引用文:
映画評論家 久保田明さんが注目する、きらりと光る名作を毎月、公開に合わせてタイムリーに紹介する映画コラム【コレミヨ映画館】の第57回をお送りします。今回取り上げるのは、タイトルの通り、お爺ちゃんスパイが大活躍!?する『83歳のやさしいスパイ』。果たして、セルヒオは無事任務をまっとうできるのか? とくとご賞味ください。(Stereo Sound ONLINE 編集部)
【PICK UP MOVIE】
『83歳のやさしいスパイ』
7月9日(金)よりシネスイッチ銀座ほか全国順次公開
拳銃は撃たず、秘密兵器も使わないスパイが登場するドキュメンタリー映画である。あ、超小型カメラが仕込まれた黒ぶちメガネは手渡されるけれど。
撮影中に84歳になったお爺ちゃんのセルヒオは、80歳から90歳までの退職者募集という新聞の求人広告を見て、多くの老人たちが椅子に並ぶ探偵事務所を尋ねる。少し前に妻を亡くし消沈していた彼は、なにか生きがいになればと面接を受けることにしたのだ。
担当者から依頼されたのは、虐待を疑う娘からの母親が入所している養老ホームの実体を探る潜入調査だった。ある程度スマホなどが使え、合格したセルヒオは目的を伏せてホームに入所する。怪しい事件はないか? 本当に虐待が行なわれているのか?

記録データ:
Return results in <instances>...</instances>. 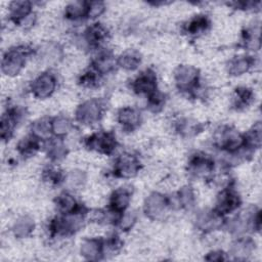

目的 A:
映画の紹介文の「7月9日(金)よりシネスイッチ銀座ほか全国順次公開」から「面接を受けることにしたのだ。」までを、その両方も含めてもう一度書いてください。そのとき「探偵事務所」を「調査会社」に言い換えてください。
目的 B:
映画の紹介文を、最後の文のあとから書き継いでください。
記録した行は、映画の紹介文とはまったく関係がありません。

仕上がり A:
7月9日(金)よりシネスイッチ銀座ほか全国順次公開
拳銃は撃たず、秘密兵器も使わないスパイが登場するドキュメンタリー映画である。あ、超小型カメラが仕込まれた黒ぶちメガネは手渡されるけれど。
撮影中に84歳になったお爺ちゃんのセルヒオは、80歳から90歳までの退職者募集という新聞の求人広告を見て、多くの老人たちが椅子に並ぶ調査会社を尋ねる。少し前に妻を亡くし消沈していた彼は、なにか生きがいになればと面接を受けることにしたのだ。

仕上がり B:
こうしてセルヒオの〝ミッション・インポッシブル〟が始まった!
『ノマドランド』が作品賞を獲得した今年のアカデミー賞の長篇ドキュメンタリー賞ノミネート作品。演出のマイテ・アルベルディはチリ出身の女性作家で、探偵事務所に務めていた経験があり、そのときに目立った家族からの虐待調査の依頼をヒントに今回の構想を立てたという。
少人数の撮影隊はホームに先入りして入居者たちに慣れてもらい、そこに83歳の老スパイが登場し、さっそく観察したり、話しかけたりの身辺調査がスタートする。といっても調査されるのはセルヒオのほうで、新参者に興味シンシンのおばあちゃん部隊から根掘り葉掘り吟味されるのだ。
根がマジメなセルヒオは雇い主の事務所に報告するため、おばあちゃんたちの愚痴や身の上話につきあい、男性入居者が少ない施設という理由もあるが、モテ期を迎えることになる。中学生のように告白しようか迷うおばあちゃんまで現れて、極秘潜入捜査のなかで彼はなにを発見するのか?
場に溶けこみ、共感することで距離を縮めてゆく女性監督はドキュメンタリーに向いているのだろう。デジタルカメラの小型化で撮影が大袈裟なもので無くなり、その機動性、カジュアルさも活きているのだと思う。
いろいろなことが起きる。笑ったり、しんみりしたり、驚いたりできる秀作ドキュメンタリー。養老ホームの庭の、名も知れぬ草花の姿も印象に残る。
女性たちは老後を生きているが、セルヒオを除いて、男たちは見栄と理屈ばかりでてんで使えない。他人事ではないな。棺桶に入るまで自分も気をつけよう。
『83歳のやさしいスパイ』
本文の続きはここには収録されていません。